## EXERCISE AIM
Only the lines from the line holding "Depicted in this" through the final line of the entries below are to be returned, exactly as they stand.

## RECORDS SHOWN
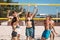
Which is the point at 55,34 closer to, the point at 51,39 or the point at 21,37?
the point at 51,39

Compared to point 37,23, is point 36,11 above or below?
above

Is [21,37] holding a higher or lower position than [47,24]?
lower

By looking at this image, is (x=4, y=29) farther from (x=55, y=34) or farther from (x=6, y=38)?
(x=55, y=34)

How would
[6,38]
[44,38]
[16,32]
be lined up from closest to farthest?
[44,38] → [16,32] → [6,38]

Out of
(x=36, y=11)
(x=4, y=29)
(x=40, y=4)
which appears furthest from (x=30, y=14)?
(x=4, y=29)

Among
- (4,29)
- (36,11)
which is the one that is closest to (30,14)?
(36,11)

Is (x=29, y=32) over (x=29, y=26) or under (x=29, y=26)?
under

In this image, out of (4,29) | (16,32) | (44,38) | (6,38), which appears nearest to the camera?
(44,38)

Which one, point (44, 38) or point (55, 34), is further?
point (55, 34)

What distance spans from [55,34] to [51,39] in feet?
1.39

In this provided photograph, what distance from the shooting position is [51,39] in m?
8.75

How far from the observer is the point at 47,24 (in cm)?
806

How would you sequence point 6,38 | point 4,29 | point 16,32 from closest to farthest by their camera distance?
point 16,32
point 6,38
point 4,29

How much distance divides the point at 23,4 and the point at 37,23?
51.5 inches
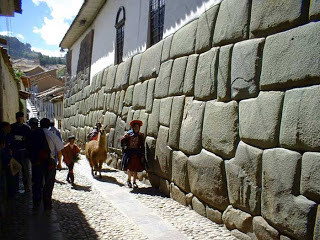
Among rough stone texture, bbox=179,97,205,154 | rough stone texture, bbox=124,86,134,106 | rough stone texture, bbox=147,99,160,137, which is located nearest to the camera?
rough stone texture, bbox=179,97,205,154

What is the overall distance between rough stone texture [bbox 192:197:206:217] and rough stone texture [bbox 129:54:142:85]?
4086mm

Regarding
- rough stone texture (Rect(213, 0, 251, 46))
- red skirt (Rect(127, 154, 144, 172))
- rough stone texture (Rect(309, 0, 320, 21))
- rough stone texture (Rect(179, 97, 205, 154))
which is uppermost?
rough stone texture (Rect(213, 0, 251, 46))

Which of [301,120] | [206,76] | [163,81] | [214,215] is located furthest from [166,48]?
[301,120]

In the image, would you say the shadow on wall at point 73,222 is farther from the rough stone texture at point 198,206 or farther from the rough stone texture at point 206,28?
the rough stone texture at point 206,28

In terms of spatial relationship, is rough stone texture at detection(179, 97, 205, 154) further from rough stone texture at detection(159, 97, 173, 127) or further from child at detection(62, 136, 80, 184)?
child at detection(62, 136, 80, 184)

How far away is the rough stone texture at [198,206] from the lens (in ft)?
17.3

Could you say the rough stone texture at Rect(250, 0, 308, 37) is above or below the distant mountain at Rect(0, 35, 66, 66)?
below

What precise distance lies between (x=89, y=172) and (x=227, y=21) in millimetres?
6251

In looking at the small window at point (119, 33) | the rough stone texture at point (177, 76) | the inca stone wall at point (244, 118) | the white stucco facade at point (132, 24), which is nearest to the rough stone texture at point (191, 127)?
the inca stone wall at point (244, 118)

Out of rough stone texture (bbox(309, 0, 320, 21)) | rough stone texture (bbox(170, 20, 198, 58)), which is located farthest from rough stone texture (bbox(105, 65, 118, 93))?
rough stone texture (bbox(309, 0, 320, 21))

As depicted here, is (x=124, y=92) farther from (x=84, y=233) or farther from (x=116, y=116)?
(x=84, y=233)

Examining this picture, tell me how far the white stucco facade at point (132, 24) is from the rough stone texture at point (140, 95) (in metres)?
1.10

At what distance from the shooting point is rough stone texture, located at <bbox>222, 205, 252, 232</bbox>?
4168mm

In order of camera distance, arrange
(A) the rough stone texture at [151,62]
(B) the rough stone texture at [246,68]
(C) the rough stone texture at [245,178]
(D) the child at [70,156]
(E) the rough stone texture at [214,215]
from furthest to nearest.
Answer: (D) the child at [70,156], (A) the rough stone texture at [151,62], (E) the rough stone texture at [214,215], (B) the rough stone texture at [246,68], (C) the rough stone texture at [245,178]
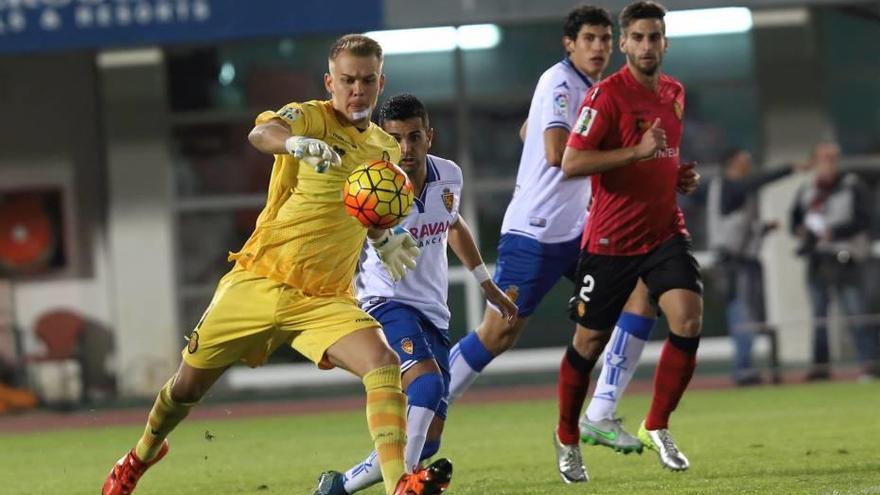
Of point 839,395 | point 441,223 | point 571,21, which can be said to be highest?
point 571,21

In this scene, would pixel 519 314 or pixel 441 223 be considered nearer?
pixel 441 223

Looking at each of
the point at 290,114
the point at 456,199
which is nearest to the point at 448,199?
the point at 456,199

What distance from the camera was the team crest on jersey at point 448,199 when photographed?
26.0ft

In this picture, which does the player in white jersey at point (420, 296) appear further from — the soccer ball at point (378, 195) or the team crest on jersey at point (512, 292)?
the team crest on jersey at point (512, 292)

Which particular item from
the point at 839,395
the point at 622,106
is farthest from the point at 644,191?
the point at 839,395

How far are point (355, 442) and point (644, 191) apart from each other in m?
4.09

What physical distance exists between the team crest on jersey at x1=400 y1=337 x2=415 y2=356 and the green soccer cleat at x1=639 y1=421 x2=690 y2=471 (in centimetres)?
163

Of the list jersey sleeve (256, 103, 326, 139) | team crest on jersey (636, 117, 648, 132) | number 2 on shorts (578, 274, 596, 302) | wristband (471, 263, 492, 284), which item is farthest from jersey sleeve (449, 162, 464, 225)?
jersey sleeve (256, 103, 326, 139)

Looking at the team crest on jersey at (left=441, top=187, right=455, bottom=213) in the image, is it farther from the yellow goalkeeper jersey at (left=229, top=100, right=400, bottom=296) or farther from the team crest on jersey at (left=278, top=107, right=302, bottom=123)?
the team crest on jersey at (left=278, top=107, right=302, bottom=123)

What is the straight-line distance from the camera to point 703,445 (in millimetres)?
10234

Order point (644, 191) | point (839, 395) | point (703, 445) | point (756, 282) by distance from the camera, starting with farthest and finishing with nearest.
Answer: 1. point (756, 282)
2. point (839, 395)
3. point (703, 445)
4. point (644, 191)

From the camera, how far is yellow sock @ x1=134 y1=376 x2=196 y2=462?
7277 millimetres

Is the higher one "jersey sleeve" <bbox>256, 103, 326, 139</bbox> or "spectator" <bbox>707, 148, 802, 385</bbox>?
"jersey sleeve" <bbox>256, 103, 326, 139</bbox>

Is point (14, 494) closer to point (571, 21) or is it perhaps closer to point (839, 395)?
point (571, 21)
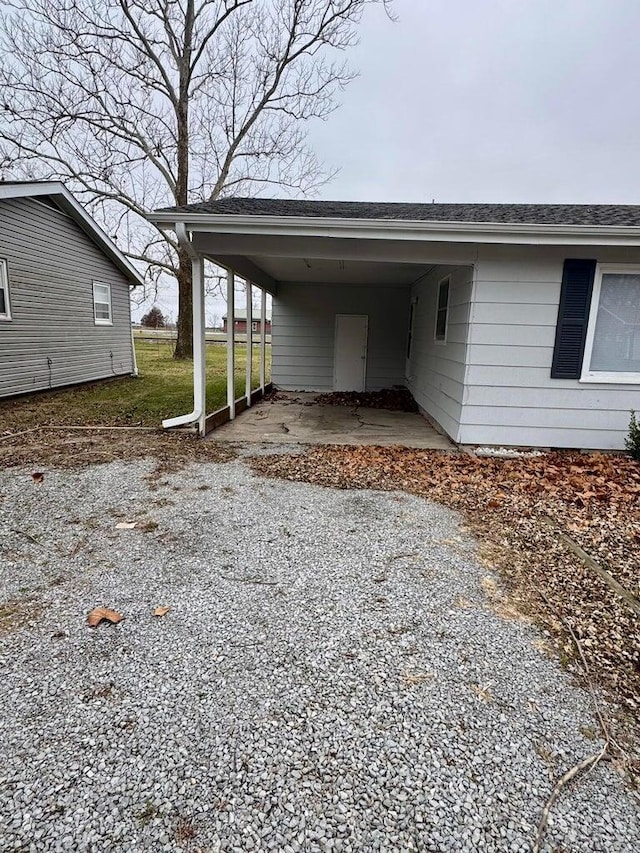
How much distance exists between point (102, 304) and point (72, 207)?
267 cm

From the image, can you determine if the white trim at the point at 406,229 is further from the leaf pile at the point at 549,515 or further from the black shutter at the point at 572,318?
the leaf pile at the point at 549,515

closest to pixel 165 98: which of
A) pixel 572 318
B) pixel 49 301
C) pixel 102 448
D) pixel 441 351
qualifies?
pixel 49 301

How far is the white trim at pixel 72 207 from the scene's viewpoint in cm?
827

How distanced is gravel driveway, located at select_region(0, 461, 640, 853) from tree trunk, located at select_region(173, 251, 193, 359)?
1433 cm

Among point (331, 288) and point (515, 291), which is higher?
point (331, 288)

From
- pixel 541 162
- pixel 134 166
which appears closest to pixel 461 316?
pixel 134 166

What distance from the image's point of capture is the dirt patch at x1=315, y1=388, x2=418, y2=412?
9659mm

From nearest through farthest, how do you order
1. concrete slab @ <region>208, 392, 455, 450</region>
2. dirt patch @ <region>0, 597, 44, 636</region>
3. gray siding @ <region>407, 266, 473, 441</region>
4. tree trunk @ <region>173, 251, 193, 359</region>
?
dirt patch @ <region>0, 597, 44, 636</region> → gray siding @ <region>407, 266, 473, 441</region> → concrete slab @ <region>208, 392, 455, 450</region> → tree trunk @ <region>173, 251, 193, 359</region>

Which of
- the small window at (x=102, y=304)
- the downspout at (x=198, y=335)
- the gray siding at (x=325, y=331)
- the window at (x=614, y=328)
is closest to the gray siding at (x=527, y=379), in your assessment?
the window at (x=614, y=328)

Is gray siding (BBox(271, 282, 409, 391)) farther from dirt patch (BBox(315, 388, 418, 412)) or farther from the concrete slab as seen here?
the concrete slab

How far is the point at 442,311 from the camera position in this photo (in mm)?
7434

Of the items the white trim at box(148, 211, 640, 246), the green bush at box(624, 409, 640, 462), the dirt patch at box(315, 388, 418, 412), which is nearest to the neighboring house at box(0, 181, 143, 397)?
the white trim at box(148, 211, 640, 246)

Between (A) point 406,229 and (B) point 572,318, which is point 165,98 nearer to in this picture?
(A) point 406,229

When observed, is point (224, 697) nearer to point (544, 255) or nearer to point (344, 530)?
point (344, 530)
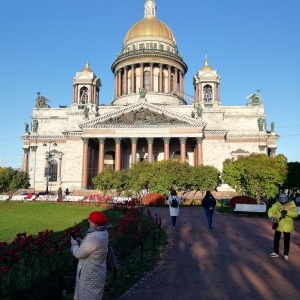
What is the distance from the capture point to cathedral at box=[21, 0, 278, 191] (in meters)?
53.8

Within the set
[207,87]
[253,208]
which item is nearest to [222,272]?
[253,208]

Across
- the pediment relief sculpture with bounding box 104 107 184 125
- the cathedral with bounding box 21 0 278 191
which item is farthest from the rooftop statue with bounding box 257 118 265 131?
the pediment relief sculpture with bounding box 104 107 184 125

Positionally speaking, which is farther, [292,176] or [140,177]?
[140,177]

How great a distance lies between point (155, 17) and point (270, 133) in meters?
37.6

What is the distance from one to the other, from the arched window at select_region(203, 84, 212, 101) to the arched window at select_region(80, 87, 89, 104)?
68.1 feet

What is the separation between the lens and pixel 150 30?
241 feet

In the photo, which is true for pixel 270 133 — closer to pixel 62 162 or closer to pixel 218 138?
pixel 218 138

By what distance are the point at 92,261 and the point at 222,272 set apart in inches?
214

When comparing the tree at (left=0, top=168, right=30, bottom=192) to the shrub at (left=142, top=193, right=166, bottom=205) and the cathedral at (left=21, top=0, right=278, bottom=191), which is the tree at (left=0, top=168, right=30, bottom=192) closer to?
the cathedral at (left=21, top=0, right=278, bottom=191)

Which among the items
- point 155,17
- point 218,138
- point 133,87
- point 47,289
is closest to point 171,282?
point 47,289

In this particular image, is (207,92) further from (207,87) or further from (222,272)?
(222,272)

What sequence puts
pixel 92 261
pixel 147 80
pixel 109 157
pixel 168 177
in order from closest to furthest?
1. pixel 92 261
2. pixel 168 177
3. pixel 109 157
4. pixel 147 80

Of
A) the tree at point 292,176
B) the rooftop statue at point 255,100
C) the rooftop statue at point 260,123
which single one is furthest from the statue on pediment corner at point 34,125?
the tree at point 292,176

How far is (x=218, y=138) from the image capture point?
187 feet
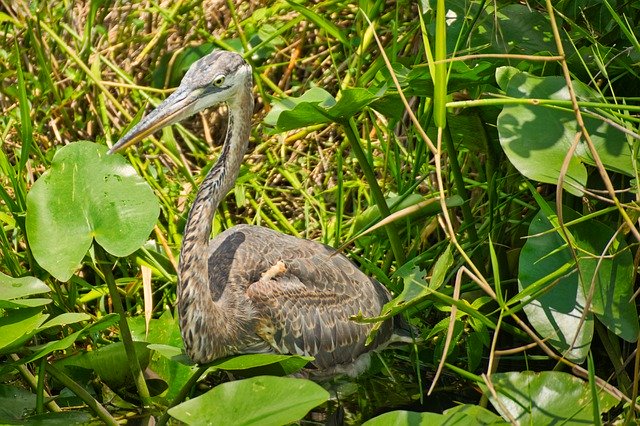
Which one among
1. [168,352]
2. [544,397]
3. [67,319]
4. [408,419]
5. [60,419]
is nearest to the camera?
[408,419]

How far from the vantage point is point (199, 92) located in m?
3.33

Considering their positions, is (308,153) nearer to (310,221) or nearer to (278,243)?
(310,221)

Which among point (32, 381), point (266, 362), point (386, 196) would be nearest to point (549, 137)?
point (266, 362)

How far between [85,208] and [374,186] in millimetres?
971

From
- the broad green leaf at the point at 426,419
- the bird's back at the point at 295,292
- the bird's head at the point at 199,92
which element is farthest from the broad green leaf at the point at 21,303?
the broad green leaf at the point at 426,419

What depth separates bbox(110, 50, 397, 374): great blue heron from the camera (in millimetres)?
3309

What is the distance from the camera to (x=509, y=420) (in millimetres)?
2631

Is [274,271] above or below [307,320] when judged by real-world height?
above

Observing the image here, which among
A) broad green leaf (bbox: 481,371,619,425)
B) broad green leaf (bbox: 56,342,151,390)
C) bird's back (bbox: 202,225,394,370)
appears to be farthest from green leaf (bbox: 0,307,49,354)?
broad green leaf (bbox: 481,371,619,425)

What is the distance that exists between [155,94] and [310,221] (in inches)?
39.5

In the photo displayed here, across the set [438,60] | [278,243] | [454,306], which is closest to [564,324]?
[454,306]

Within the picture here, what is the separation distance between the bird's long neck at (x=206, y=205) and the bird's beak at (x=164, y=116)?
185 mm

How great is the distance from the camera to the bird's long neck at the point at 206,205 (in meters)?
3.30

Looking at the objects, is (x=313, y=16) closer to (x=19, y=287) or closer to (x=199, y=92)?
(x=199, y=92)
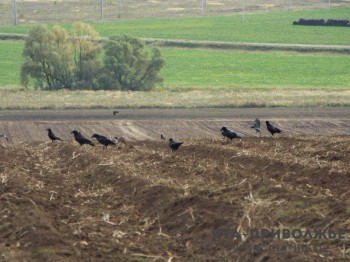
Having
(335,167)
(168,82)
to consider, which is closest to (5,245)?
(335,167)

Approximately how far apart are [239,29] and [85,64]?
153 feet

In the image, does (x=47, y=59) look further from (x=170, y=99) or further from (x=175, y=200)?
(x=175, y=200)

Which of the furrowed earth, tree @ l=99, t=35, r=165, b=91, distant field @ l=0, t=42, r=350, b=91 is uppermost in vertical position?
the furrowed earth

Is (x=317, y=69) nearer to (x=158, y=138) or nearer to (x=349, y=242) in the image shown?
(x=158, y=138)

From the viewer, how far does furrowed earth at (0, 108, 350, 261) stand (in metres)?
14.7

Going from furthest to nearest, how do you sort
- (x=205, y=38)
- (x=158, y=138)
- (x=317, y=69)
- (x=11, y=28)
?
(x=11, y=28) < (x=205, y=38) < (x=317, y=69) < (x=158, y=138)

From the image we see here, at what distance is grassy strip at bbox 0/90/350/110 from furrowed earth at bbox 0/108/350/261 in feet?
47.8

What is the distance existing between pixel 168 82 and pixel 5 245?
175 feet

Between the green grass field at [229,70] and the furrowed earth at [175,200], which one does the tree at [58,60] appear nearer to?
the green grass field at [229,70]

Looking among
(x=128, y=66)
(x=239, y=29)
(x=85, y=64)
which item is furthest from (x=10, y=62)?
(x=239, y=29)

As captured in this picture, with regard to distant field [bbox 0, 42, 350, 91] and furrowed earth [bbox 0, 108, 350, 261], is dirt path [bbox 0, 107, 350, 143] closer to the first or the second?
furrowed earth [bbox 0, 108, 350, 261]

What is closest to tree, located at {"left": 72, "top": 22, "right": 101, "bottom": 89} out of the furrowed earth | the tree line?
the tree line

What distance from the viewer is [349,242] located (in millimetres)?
14672

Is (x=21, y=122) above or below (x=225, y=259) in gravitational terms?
below
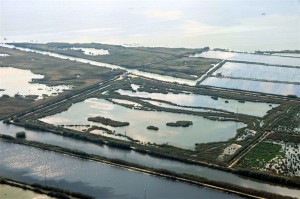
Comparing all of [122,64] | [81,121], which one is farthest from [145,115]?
[122,64]

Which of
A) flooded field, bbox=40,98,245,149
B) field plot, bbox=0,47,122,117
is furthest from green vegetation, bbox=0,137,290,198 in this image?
field plot, bbox=0,47,122,117

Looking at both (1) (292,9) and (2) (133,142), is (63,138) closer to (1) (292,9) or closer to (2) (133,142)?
(2) (133,142)

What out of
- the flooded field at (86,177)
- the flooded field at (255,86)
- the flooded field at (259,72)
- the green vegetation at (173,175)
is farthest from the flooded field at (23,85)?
the flooded field at (259,72)

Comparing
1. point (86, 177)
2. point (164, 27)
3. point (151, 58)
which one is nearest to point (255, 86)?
point (151, 58)

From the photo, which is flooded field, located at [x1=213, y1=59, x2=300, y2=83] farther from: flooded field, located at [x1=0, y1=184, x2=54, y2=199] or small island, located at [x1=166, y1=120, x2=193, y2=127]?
flooded field, located at [x1=0, y1=184, x2=54, y2=199]

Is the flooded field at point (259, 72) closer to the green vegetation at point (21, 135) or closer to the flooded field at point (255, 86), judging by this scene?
the flooded field at point (255, 86)

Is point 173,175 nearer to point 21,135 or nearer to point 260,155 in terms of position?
point 260,155
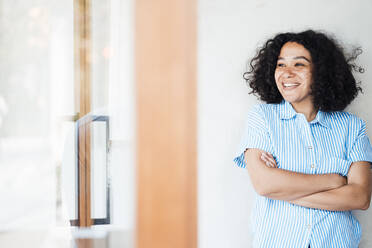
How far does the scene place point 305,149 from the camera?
1517 millimetres

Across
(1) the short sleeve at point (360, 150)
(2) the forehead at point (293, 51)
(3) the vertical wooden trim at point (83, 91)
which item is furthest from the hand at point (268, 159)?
(3) the vertical wooden trim at point (83, 91)

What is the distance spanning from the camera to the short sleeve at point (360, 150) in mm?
1497

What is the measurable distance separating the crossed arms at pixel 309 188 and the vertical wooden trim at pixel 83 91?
0.81 m

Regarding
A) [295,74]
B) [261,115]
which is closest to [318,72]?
[295,74]

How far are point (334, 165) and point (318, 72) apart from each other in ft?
1.40

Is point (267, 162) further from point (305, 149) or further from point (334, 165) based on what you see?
point (334, 165)

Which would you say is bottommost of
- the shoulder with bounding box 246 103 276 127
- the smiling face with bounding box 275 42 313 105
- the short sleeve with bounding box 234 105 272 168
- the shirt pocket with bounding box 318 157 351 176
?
the shirt pocket with bounding box 318 157 351 176

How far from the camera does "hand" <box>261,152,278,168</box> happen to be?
4.76ft

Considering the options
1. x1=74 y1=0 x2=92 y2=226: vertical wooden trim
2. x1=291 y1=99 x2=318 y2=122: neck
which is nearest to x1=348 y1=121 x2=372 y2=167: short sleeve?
x1=291 y1=99 x2=318 y2=122: neck

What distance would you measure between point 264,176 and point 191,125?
106cm

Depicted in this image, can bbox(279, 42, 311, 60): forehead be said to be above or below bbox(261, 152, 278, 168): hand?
above

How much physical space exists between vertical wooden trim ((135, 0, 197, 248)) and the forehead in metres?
1.33

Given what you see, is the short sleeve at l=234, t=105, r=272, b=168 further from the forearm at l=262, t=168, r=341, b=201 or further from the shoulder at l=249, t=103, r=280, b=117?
the forearm at l=262, t=168, r=341, b=201

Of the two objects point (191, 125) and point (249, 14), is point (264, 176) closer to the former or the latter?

## WRITTEN SOLUTION
Depicted in this image, can bbox(279, 42, 311, 60): forehead be said to be above or below bbox(261, 152, 278, 168): hand?
above

How much physical space exists between vertical wooden trim ((135, 0, 197, 248)) and the forehead in metres?
1.33

Given what you see, is the short sleeve at l=234, t=105, r=272, b=168 further from the forearm at l=262, t=168, r=341, b=201 or further from the shoulder at l=249, t=103, r=280, b=117?
the forearm at l=262, t=168, r=341, b=201

Of the two objects point (191, 125) and point (249, 14), is point (264, 176) closer to the former or the latter?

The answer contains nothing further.